Washington state results:


We asked Sulak about his case report involving a 10-year-old boy who was started on a THCA-rich extract.  Why THCA instead of CBD? 

Sulak replied that THCA is often easier to come by. Plus:

“When people respond to THCA they usually respond at a much lower dose than they do to CBD. As a result, the trial takes less time. When you start someone on low-dose CBD it can take several months to  work them up to the effective dose. With THCA it seems to go much faster, and of course a lower dose is more affordable for the families. So in many cases I’m starting with THCA —especially when the problem only involves seizures.  If there are cognitive or behavioral issues, pain, spasticity, or other symptoms, I start with CBD or THC.”

Sulak et al acceptingly cite a paper reporting that a placebo effect influences the claim that cannabis reduces seizures. I have heard parents of epileptic children scoff —and have scoffed myself— at the notion of such a placebo effect.  Sulak said it’s probably real in some instances, a function of the parents’ desperate hope for progress.
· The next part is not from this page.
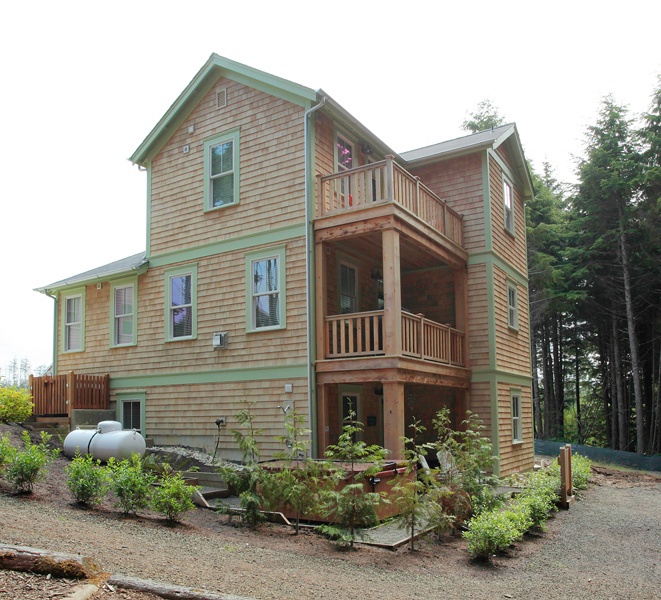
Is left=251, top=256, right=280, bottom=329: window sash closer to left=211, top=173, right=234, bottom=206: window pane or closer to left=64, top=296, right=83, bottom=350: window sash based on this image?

“A mother told me this week her daughter’s seizures were doing much better, down to three-four seizures per week. I looked at my notes from three months earlier and it was three to five seizures per week.  While I believe that she may be doing much better in some global sense, and I have a tendency in general to believe my patients statements as a valid truth, if not a scientific finding, I don’t think all reports of seizure improvement are always accurate.”

ECB blood serum levels

It was surprising to read in Russell Saneto’s report on 47 patients from Washington State, “We are able to validate the product our patients are taking by serum analysis of drug levels.”

Testing blood-serum cannabinoid levels is not being done by California doctors or patients. Sulak explained that Saneto had been involved in the clinical trial at Seattle Children’s Hospital of Epidiolex, and that a lab in Pennsylvania had developed a panel to measure (certain) cannabinoid levels. Sulak hopes to get his patients access to a lab that can measure cannabinoid levels in the blood.

I think testing for endocannabinoid levels is going to be bigger than 23 & Me. Not just physicians and patients will want the data.  Everyone will want to know their ECB  tone! If your numbers are low you can justify your heavy reliance on exogenous cannabinoids. If they’re high you can say, “No wonder I’m so mellow!”  An individual’s ECB levels probably change significantly over the course of a week, based on mood, etc., but I don’t think that will deter the average pot partisan with $99 to spare.